To mitigate that damage, adapt to changing consumer preferences, and prepare the industry for the rebound, government authorities and regulators should focus on four measures. 

  1. Set clear policies. Governments should adjust national policies to facilitate travel—for example by digitizing and enhancing the processes to issue travel visas. Authorities can also introduce new health and quality standards for tourism providers. Doing so will rebuild confidence in the industry and can boost demand. 
  1. Prepare marketing and promotional campaigns. Governments should coordinate with all stakeholders (particularly those within the industry) to build a library-in-waiting of marketing and promotional campaigns that can be launched at the first sign of the crisis ending. As part of this process, authorities should reassess upcoming business and leisure events, and consider how different scenarios for the end of the crisis and the recovery could affect demand. 
  1. Make strategic investments. Governments should consider making investments in travel assets now that valuations might be low. Prices will rise again after the crisis ends as the global travel industry remains structurally sound. Possible acquisitions include travel distribution assets such as travel agencies, both in-person and online, that can direct passengers to target destinations. Authorities could also invest to strengthen the technology capabilities of their destination management companies to enable greater tourism revenues and more efficiency in managing incoming tourist flows. Technology investments should focus on serving all tourism services across the entire value chain (including tours and excursions, accommodations, air travel, and dining) and offers these services to online travel agencies, tour operators, travel agencies, travel consultants, and retail travel outlets.    

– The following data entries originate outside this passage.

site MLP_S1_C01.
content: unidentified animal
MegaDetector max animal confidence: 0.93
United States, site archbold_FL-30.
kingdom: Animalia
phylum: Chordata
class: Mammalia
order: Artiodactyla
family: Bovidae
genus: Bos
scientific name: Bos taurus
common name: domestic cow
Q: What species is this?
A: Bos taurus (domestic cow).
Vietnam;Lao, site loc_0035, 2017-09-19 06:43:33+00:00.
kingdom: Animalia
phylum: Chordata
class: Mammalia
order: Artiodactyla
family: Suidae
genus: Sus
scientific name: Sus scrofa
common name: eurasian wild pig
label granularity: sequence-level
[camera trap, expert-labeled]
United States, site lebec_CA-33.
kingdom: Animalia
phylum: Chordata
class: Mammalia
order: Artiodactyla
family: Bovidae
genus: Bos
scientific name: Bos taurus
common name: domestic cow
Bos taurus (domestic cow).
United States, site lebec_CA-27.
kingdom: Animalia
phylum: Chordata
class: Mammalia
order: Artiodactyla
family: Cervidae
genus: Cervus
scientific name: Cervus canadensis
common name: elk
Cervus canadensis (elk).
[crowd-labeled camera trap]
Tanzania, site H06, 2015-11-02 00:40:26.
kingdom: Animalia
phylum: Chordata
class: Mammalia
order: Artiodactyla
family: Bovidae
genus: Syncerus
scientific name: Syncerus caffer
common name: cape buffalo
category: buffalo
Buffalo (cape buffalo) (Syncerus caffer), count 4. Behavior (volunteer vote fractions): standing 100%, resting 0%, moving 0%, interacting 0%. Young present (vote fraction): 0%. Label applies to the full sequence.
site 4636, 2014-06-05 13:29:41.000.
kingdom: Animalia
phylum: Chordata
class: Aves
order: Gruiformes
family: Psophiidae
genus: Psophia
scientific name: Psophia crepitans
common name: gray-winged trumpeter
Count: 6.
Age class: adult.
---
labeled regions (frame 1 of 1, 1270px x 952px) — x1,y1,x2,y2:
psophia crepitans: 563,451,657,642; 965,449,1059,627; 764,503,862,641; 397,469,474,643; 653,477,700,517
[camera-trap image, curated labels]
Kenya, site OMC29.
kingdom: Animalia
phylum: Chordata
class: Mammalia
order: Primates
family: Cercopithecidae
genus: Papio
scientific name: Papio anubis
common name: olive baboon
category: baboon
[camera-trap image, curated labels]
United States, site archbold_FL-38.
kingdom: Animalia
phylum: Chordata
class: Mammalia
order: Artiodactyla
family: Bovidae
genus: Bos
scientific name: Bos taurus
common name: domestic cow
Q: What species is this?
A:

  1. Offer financial support to tourism companies. Given the scope of lost revenue during the crisis, governments need to offer immediate fiscal support, such as suspending taxes and levies on tourism operators. Authorities can also provide debt relief and expand access to credit. Both measures will keep organizations afloat until demand returns. As part of this process, regulators and authorities should engage with all stakeholders to monitor the financial impact of the crisis on the tourism industry, and prioritize the right type of support.
  1. Consider structured support for airlines. Although all components of the travel industry need help right now, airlines, which have typically limited liquidity, are the most critical economic enablers for a country. According to the International Air Transport Association, most airlines worldwide went into the crisis with about two months of cash on hand. If substantial financial support is required, governments need to focus on the most strategically important assets to ensure the region’s future travel connections. In doing so, governments need to be sure that airline leaders develop and deploy a sustainable restructuring plan.

The travel and tourism industry has felt the impact of the pandemic more than others. Given the importance to GCC economies of developing this industry, governments must intervene. The steps that the authorities take today will have a significant impact on how the industry recovers. Viewed in that light, the current crisis, though daunting, represents an opportunity.